(Stored data entries)
** Start **
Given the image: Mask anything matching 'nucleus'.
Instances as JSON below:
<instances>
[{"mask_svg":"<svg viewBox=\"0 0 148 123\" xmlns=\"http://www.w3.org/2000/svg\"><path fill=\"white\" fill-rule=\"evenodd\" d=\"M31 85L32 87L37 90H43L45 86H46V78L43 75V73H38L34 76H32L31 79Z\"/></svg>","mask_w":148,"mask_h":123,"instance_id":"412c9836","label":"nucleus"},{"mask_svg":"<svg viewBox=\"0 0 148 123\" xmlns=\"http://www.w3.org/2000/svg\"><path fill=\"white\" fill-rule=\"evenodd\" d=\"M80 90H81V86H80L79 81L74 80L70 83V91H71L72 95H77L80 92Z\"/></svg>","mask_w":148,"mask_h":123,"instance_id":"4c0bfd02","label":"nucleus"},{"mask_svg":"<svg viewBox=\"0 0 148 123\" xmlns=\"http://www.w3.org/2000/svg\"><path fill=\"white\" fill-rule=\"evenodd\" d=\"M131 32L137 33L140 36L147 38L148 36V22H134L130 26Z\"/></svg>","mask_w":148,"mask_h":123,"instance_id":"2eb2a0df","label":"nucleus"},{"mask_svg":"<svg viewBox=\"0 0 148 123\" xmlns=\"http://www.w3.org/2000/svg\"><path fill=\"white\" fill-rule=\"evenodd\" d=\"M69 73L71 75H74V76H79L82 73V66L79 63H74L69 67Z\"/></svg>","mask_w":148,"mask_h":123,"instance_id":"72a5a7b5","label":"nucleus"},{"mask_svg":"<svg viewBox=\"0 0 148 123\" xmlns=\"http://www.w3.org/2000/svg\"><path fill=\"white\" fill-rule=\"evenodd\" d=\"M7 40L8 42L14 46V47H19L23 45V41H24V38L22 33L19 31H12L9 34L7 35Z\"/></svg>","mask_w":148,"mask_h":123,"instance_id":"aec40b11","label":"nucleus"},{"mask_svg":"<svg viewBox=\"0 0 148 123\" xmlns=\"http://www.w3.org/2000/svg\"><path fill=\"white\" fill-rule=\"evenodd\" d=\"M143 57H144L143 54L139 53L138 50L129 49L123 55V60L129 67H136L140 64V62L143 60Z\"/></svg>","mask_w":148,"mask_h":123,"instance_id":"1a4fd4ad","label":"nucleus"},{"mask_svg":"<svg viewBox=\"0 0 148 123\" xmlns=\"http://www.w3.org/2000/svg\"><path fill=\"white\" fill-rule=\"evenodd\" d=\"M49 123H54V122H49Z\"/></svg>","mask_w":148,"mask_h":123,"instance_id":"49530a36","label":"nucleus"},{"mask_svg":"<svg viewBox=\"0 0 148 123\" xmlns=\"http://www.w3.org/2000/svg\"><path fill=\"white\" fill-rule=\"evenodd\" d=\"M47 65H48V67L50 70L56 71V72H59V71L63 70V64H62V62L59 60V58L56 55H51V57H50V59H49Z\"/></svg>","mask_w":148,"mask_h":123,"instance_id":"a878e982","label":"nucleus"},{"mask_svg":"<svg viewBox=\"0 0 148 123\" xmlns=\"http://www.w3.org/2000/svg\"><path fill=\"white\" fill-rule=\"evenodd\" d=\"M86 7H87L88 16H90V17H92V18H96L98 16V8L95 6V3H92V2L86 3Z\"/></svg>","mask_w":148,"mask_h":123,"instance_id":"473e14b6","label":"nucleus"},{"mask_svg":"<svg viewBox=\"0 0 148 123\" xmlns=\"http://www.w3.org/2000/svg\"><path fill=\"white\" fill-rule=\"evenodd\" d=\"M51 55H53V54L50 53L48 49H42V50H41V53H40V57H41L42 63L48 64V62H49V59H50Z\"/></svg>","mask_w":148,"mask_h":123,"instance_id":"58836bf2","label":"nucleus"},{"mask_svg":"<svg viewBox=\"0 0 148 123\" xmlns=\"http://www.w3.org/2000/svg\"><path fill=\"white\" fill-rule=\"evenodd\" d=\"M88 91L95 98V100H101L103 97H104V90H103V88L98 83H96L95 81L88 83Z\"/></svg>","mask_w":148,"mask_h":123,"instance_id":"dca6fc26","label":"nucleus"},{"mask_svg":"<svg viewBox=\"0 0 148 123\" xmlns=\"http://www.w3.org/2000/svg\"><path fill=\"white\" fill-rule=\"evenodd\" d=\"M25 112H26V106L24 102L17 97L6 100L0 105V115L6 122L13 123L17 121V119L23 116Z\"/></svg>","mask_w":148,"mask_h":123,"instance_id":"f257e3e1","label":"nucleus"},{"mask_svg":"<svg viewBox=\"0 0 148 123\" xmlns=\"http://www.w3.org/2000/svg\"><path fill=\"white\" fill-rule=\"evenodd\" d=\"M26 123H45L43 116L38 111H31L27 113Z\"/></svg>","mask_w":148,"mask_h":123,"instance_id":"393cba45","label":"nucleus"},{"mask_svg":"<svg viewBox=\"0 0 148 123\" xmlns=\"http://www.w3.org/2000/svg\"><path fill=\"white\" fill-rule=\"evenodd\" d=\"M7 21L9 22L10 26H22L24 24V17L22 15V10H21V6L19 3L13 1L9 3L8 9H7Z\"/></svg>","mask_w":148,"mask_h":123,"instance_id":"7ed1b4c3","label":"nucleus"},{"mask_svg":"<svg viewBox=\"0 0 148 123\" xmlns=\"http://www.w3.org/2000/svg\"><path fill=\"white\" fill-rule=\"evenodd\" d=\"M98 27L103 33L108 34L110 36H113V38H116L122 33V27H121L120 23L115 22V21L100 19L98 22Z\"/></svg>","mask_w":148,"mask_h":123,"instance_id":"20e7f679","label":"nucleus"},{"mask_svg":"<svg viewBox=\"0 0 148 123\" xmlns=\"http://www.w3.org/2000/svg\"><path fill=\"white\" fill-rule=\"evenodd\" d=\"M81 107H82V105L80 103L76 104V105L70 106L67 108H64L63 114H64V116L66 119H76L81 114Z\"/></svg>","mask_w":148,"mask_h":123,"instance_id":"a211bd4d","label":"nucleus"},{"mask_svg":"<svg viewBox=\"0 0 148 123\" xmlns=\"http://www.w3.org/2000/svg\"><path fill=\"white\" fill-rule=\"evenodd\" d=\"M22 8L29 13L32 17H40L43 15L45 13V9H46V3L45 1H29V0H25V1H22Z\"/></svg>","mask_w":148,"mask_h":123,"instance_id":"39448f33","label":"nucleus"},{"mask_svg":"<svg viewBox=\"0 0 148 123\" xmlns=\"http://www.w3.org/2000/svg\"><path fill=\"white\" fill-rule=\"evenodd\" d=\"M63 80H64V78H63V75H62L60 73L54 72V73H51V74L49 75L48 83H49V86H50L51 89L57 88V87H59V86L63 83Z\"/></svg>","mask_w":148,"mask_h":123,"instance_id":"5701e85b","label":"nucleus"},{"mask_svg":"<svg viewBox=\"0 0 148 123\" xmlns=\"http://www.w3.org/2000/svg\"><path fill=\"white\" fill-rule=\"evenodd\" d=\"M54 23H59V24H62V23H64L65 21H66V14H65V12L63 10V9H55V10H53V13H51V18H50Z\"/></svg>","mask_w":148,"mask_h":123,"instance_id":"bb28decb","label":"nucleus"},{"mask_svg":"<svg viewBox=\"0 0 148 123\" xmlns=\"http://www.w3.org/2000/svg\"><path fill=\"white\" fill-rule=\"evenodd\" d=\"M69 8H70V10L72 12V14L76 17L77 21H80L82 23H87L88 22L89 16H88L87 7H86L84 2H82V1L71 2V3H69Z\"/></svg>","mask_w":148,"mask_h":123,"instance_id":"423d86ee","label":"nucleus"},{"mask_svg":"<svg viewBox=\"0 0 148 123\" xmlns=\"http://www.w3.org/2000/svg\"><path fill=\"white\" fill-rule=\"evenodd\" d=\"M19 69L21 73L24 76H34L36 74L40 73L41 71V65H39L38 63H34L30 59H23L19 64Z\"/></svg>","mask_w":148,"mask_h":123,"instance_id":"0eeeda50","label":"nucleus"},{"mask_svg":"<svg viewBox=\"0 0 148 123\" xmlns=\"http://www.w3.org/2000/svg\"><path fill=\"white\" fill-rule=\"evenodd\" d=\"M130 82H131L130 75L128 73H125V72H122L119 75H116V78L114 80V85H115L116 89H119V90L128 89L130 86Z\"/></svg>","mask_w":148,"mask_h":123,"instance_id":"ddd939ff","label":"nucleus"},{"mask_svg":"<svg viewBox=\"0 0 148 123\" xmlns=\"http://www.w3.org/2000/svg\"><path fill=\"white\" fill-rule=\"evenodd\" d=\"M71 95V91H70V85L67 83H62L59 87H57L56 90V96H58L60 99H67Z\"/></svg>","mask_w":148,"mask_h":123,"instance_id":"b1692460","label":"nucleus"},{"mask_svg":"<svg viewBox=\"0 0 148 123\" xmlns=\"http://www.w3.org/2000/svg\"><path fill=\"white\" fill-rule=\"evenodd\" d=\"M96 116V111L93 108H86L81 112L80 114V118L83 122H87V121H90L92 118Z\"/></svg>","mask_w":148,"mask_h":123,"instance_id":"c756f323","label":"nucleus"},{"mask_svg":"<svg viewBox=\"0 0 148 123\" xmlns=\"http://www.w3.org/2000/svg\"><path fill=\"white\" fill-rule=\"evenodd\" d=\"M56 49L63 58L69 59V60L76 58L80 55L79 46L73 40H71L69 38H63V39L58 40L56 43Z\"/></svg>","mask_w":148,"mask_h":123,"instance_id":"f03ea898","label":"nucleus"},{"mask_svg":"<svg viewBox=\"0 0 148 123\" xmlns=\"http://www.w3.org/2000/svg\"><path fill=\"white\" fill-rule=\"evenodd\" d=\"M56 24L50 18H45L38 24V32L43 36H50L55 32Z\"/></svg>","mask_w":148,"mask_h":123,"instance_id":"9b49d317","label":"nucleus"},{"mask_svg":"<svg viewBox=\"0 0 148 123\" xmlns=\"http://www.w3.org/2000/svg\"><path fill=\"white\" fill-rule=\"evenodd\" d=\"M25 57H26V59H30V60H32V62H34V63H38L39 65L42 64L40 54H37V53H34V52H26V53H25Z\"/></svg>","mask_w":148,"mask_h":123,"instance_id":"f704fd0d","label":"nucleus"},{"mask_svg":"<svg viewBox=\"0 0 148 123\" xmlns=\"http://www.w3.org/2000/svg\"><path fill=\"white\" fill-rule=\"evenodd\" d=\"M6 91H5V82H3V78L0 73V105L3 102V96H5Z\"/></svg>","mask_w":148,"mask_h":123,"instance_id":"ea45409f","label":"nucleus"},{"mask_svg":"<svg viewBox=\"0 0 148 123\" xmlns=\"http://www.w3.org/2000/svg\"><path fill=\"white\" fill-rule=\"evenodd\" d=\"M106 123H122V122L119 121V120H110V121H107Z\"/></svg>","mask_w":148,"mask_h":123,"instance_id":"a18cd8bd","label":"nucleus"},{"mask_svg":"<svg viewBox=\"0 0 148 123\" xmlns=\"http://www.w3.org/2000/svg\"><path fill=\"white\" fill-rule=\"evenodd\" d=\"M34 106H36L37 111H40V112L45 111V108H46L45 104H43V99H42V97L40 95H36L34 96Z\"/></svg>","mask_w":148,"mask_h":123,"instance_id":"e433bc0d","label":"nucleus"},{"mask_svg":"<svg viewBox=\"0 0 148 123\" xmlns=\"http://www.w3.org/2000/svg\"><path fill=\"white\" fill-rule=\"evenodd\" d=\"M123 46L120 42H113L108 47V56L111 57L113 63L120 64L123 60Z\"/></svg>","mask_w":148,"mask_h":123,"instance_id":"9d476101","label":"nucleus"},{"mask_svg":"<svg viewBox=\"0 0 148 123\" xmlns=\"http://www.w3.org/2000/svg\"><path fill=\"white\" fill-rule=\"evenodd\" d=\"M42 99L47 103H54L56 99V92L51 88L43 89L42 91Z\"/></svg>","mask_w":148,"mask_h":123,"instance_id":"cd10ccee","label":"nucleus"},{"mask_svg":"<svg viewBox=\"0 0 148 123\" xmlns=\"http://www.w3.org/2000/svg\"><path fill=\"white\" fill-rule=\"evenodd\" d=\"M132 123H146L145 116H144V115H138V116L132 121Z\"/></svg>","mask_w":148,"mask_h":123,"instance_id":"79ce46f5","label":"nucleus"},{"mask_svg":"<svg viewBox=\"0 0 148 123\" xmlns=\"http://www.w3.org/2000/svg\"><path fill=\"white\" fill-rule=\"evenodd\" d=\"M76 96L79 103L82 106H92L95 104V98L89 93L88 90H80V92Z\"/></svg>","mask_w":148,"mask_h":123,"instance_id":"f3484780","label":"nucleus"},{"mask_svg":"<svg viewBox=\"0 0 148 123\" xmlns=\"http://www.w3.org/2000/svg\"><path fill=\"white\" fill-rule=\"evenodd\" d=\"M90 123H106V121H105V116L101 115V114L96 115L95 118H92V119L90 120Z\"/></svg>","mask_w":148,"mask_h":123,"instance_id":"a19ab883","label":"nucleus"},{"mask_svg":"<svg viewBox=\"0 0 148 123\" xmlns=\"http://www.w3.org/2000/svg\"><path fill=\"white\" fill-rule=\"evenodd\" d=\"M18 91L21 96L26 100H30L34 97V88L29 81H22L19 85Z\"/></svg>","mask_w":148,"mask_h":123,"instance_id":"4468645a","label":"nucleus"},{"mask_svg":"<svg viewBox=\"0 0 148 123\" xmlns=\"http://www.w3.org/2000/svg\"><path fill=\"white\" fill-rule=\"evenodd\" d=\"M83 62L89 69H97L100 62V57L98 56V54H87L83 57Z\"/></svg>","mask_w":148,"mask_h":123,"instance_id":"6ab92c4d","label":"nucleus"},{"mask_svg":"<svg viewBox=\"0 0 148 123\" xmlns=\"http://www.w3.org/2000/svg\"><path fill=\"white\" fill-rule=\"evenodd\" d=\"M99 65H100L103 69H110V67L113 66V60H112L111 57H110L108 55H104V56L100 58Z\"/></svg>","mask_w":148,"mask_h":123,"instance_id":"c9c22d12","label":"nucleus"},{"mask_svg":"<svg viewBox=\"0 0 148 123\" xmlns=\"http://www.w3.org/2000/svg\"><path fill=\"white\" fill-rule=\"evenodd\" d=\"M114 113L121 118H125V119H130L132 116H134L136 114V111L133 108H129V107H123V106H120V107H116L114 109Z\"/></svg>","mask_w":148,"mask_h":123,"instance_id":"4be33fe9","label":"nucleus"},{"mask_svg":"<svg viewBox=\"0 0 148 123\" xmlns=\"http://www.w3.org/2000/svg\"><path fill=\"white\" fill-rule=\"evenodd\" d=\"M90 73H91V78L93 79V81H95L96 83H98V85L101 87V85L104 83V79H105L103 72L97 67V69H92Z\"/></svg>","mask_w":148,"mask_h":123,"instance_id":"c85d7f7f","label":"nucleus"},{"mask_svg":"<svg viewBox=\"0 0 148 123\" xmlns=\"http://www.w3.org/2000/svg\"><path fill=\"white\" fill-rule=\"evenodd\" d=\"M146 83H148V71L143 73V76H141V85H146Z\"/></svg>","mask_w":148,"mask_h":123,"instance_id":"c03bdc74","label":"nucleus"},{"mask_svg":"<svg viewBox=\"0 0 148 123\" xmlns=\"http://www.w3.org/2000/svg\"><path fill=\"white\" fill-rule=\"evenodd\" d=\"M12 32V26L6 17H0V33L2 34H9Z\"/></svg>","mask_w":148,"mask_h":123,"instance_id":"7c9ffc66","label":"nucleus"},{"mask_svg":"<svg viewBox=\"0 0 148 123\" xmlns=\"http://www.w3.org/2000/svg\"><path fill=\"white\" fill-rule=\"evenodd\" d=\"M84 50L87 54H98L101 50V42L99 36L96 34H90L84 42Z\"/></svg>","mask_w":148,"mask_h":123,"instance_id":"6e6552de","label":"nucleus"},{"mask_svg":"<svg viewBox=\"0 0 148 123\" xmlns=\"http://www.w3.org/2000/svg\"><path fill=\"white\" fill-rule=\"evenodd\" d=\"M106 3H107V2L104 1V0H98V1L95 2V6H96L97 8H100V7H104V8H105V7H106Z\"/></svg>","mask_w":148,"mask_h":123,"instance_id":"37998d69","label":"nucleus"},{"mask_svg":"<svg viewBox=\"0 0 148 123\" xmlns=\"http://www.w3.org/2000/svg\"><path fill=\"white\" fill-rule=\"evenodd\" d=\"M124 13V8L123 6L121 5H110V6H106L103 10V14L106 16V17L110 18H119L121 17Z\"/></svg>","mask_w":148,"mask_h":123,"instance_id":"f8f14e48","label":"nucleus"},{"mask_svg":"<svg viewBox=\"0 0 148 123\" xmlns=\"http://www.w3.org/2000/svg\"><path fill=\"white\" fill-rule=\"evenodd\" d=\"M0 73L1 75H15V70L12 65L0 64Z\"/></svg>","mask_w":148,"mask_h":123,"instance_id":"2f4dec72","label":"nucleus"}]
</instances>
** End **
* [Request]
Please return the stretch from the start of the records through the line containing "<instances>", including both ends, with each line reproduced unchanged.

* [Result below]
Given the image: Mask anything matching 'nucleus'.
Instances as JSON below:
<instances>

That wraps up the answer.